Re: Verifying Identities
Hello, math-a-phobic!
These are pretty straight-forward.
They use the standard identities:
\(\displaystyle \;\;\sin^2\theta\,+\,\cos^2\theta\:=\:1\)
\(\displaystyle \;\;\sec^2\theta\:=\:\tan^2\theta\,+\,1\)
\(\displaystyle \;\;\csc^2\theta\:=\:\cot^2\theta\,+\,1\)
Only #6 requires a certain "trick".
\(\displaystyle 1)\;4\tan^4x\,+\,\tan^2x\,-\,3\;=\;\sec^2x(4\tan^2x\,-\,3)\)
Factor the left side: \(\displaystyle \,(\underbrace{\tan^2x\,+\,1})(4\tan^2x\,-\,3)\)
. . . . . And we have: \(\displaystyle \;\;\;\sec^2x(4\tan^2x\,-\,3)\)
\(\displaystyle 2)\;\csc^4x\,-\,2\csc^2x\,+\,1\;=\;\cot^4x\)
Factor the left side: \(\displaystyle \,(\csc^2x\,-\,1)^2\)
. . . . And we have: \(\displaystyle \;\;\;(\cot^2x)^2\:=\:\cot^4x\)
\(\displaystyle 3)\;\sin x(1\,-\,2\cos^2x\,+\,\cos^4x)\;=\;\sin^5x\)
Factor the left side: \(\displaystyle \,\sin x(\underbrace{1\,-\,\cos^2x})^2\)
. . . . And we have: \(\displaystyle \;\;\;\sin x(\sin^2x)^2 \;= \;\sin x(\sin^4x) \;= \; \sin^5x\)
\(\displaystyle 4)\;\sec^4\theta\,-\,\tan^4\theta \;= \;1\,+\,2\tan^2\theta\)
Factor the left side: \(\displaystyle \,(\underbrace{\sec^2\theta\,-\,\tan^2\theta})(\sec^2\,+\,\tan^2\theta)\)
. . . . And we have: \(\displaystyle \;\;\;\;\;\;\;\;1\,\cdot\,[(\overbrace{1\,+\,\tan^2\theta})\,+\,\tan^2\theta) \;= \;1\,+\,2\tan^2\theta\)
\(\displaystyle 5)\;\csc^4\theta\,-\,\cot^4\theta\;=\;2\csc^2\theta\,-\,1\)

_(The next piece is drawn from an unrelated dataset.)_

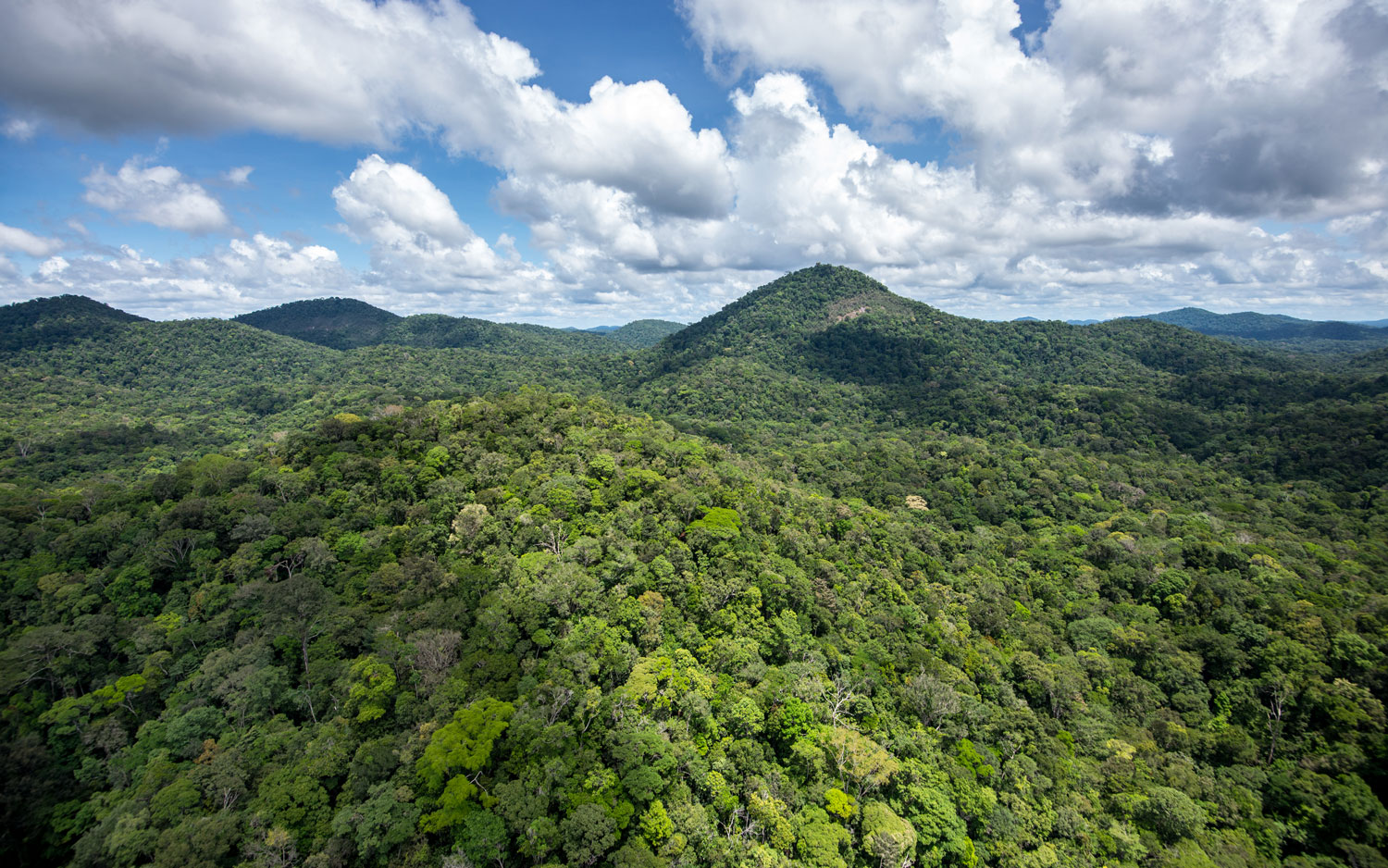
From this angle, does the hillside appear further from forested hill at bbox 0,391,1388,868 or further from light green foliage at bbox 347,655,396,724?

Factor the left side: \(\displaystyle \,(\underbrace{\csc^2\theta - \cot^2\theta})(\csc^2\,+\,\cot^2\theta)\)
. . . . And we have: \(\displaystyle \;\;\;\;\;\;\;1\,\cdot\,[\csc^2\theta\,+\,(\overbrace{\csc^2\theta\,-\,1})] \;= \;2\csc^2\theta\,-\,1\)
\(\displaystyle 6)\L\;\frac{\sin\beta}{1\,-\,\cos\beta} \;= \; \frac{1\,+\,\cos\beta}{\sin\beta}\)
On the left side, multiply top and bottom by \(\displaystyle (1\,+\,\cos\beta):\)
\(\displaystyle \L\;\frac{\sin\beta}{1\,-\,\cos\beta}\,\cdot\,\frac{1\,+\,\cos\beta}{1\,+\,\cos\beta}\;=\;\frac{\sin\beta(1\,+\,\cos\beta)}{1\,-\,\cos^2\beta} \;= \;\frac{\sin\beta(1\,+\,\cos\beta)}{\sin^2\beta} \;= \;\frac{1\,+\,\cos\beta}{\sin\beta}\)
I really appreciate it. Sorry this is such a long topic.